"Siapkan pesawat!" Suara tegas seorang Laura menggema di ruangan mewah kantor miliknya. Sang asisten mengangguk cepat.
'Satu tahun aku kembali ke kota ini, namun hanya mampu menatapmu dari jauh, semoga kamu bahagia walau aku tak rela.' Laura duduk bersandar dengan mata terpejam pertemuan beberapa jam dengan orang yang tak terduga membuat luka lama kembali terbuka.
"Saya terpaksa mengingatkanmu lagi, Laura. Jangan dekati anak saya, biarkan dia bahagia dengan wanitanya saat ini. Sudah cukup kamu mengecewakan keluarga saya dan anak saya." Ucapan BRatasena terus terngiang di telingganya. Sesal dan hanya sesal yang Ia rasakan tanpa mampu berbuat apapun untuk memperbaiki semua yang sudah terjadi.

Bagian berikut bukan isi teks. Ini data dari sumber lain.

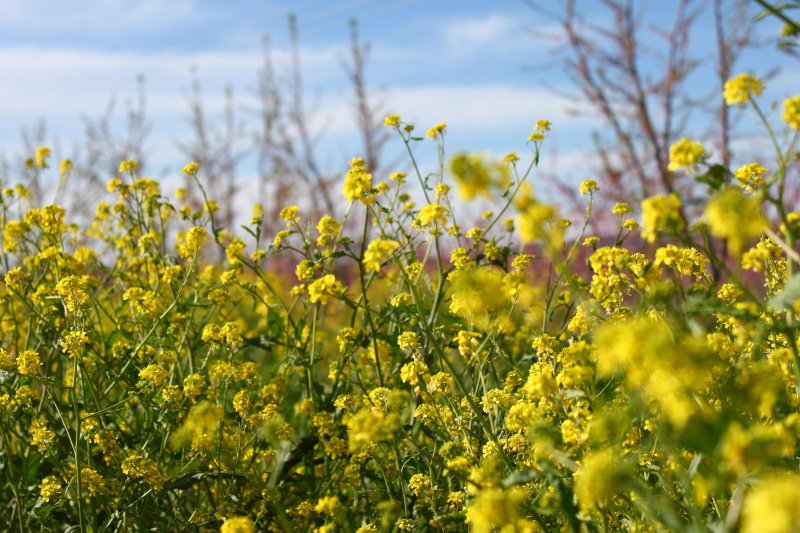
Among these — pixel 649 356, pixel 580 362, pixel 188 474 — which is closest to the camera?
pixel 649 356

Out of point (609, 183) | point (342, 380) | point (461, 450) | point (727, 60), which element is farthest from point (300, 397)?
point (727, 60)

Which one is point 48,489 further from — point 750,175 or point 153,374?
point 750,175

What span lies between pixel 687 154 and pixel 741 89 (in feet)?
1.13

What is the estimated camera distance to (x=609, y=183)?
947cm

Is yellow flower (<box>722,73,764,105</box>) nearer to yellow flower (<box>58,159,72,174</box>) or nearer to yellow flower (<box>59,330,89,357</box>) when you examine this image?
yellow flower (<box>59,330,89,357</box>)

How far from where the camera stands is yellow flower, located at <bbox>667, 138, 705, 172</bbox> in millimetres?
1959

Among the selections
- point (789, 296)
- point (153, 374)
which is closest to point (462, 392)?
point (789, 296)

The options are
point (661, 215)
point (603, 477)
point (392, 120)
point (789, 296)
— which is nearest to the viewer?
point (603, 477)

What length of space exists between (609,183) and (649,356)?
836 centimetres

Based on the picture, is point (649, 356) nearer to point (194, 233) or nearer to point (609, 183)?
point (194, 233)

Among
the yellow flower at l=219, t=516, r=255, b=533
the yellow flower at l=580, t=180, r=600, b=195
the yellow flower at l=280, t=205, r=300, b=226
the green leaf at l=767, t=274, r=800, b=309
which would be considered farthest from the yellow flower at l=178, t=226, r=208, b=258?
the green leaf at l=767, t=274, r=800, b=309

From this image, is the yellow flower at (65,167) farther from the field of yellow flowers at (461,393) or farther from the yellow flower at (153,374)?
the yellow flower at (153,374)

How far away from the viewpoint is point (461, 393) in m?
2.93

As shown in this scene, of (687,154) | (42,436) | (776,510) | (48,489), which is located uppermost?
(687,154)
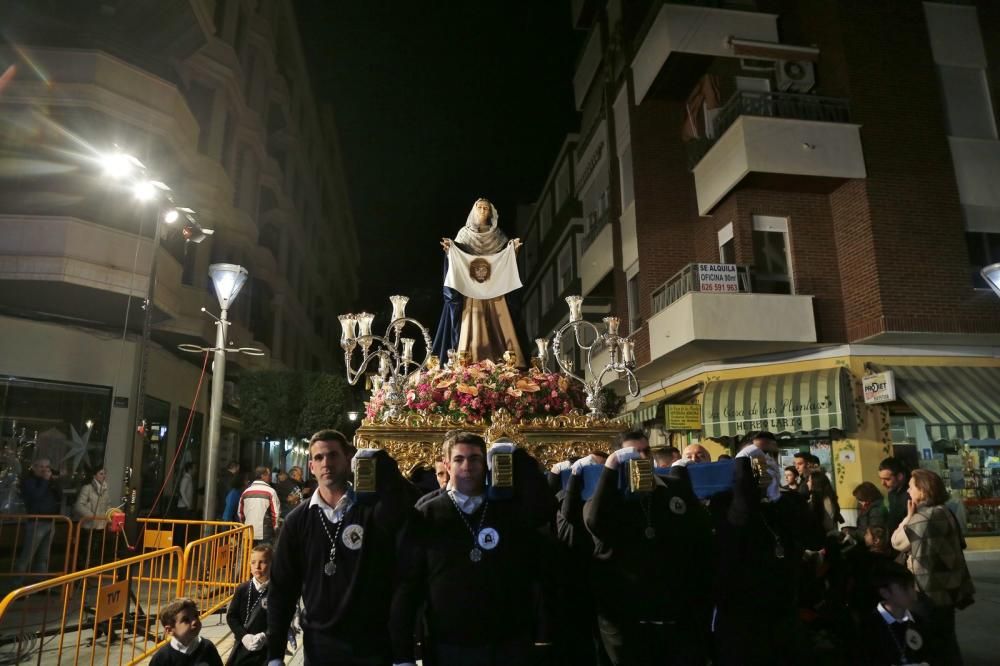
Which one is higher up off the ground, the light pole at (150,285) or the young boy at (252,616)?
the light pole at (150,285)

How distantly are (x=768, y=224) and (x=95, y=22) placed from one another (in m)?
15.8

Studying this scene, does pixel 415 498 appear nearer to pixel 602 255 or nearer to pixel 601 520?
pixel 601 520

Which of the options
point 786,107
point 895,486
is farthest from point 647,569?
point 786,107

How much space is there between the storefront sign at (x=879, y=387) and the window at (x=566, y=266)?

"Pesawat sudah siap, nona." Suara asisten Laura membuyarkan lamunannya.
"Baiklah, mari kita berangkat."
Laura berjalan mendahului sang asisten menuju ke loby dimana mobil yang akan mengantarkan mereka ke bandara telah tersedia.
*****
"Aku berangkat ke kantor dulu ya, kamu baik – baik dirumah, nanti aku usahakan pulang cepat. Jangan segan – segan minta tolong sama mama atau Camel jika kau butuh sesuatu." Pesan Bima pada Sefia saat istrinya itu sedang membantunya bersiap menuju ke kantor.
Hari ini memang Bima melarang Sefia untuk berangkat ke kantor karena kondisi tubuh Sefia yang kurang baik sejak semalam.
Sefia tak menjawab ia hanya mengangguk paha. "Jangan berjanji untuk pulang cepat, aku tahu hari ini jadwalmu padat."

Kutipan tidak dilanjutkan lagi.